Yere düşen un tanesinin ağırlığında yazıyorum.
Suya sabuna dokunmadan.
Yılana deri atması gibi bir değişim sancısı var.
Eskilerin eskimeden dipsiz sandıklara atmak cabası…
Çok edebi olmak gerekli değil tüm bu edepsizliklere…
Lakin dil dişin ağrıyan yerine değmek gibi bir alışkanlığı var.
Mızrak kınına koymaya çalıştığımız kürdanlar var.
Bulunduğu yeri hak etmeyenler…
Kendisini olduğunda büyük göstermeye çalışanlar.
Olmuyor işte.
Bazen o kadar güzel olmuyor ki ne güzel olmuyor diyebiliyoruz.

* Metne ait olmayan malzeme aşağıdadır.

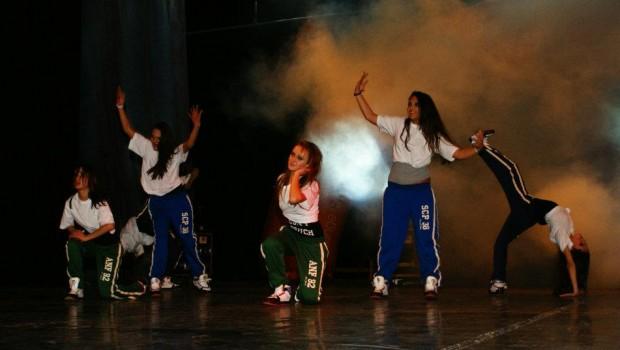 Trupa de Dans C.B.S Crew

Fazlaca alışkanlıklarımız var.
İyi alışkanlıklarımız…
Kötü alışkanlıklarımız…
Vazgeçemediklerimiz.
Vazgeçilmez zannettiklerimiz…
Görmezden geldiğimiz yok…
Gözükmüyor bazı şeyleri…
Flu baktığımızdan değil, gözyaşlarımızın bir türlü dinmeyişinden…
Hiç değişmeyecek gibi hareket edenler, bir bakıma hiç ölmeyecek gibi yaşıyorlar.

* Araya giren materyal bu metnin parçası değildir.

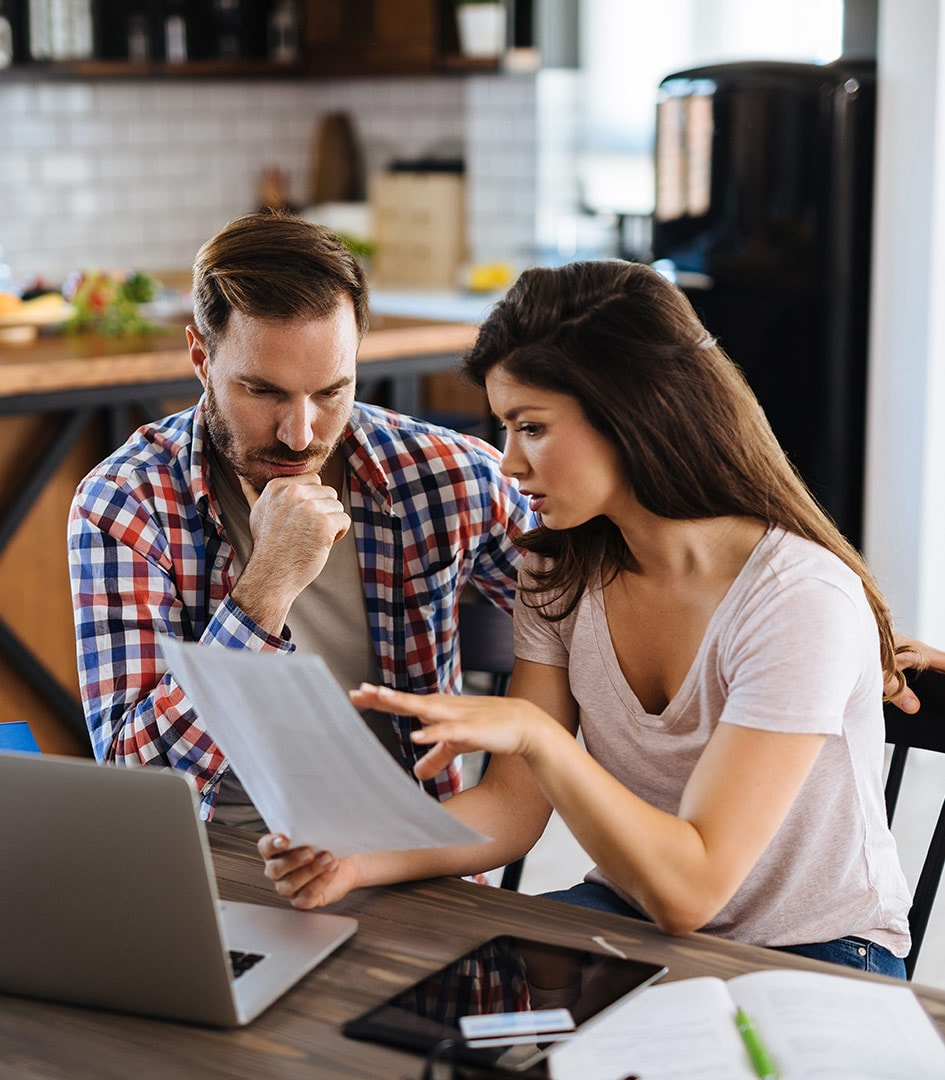 couple-applying-for-a-mortgage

Oysa bir karış toprağın altında 2 metrelik bir kumaş ve görünmeyen bir defterle aramızdan ayrılıyorlar.
Bu defter dünyada ki hatıralarımızı yazdığımız defter değil…
Amel defteri…
Peki senin için bu defter ne yazacak.
Nasıl yazılacak.
Senin yazdığın defterde kendi adına ne kadar güzel şey yazılacak.

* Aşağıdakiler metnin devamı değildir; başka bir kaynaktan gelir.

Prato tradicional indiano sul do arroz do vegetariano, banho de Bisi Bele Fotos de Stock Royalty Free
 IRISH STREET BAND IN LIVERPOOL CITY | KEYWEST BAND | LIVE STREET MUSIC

Sende değil bu defterin kalemi, lakin sen yazarsın bu defteri…
Mızrak kınına koymaya çalıştığımız kürdanlar var.
Bazen devletin en yüksek sırça köşklerinde…
Bazen vilayetin çeşmelerinde…
Büyütmeyin gözünüzde.
Zaman yakın mıdır uzak mıdır bilinmez…
Karun’a kalmayan dünya onlara da kalmayacaktır.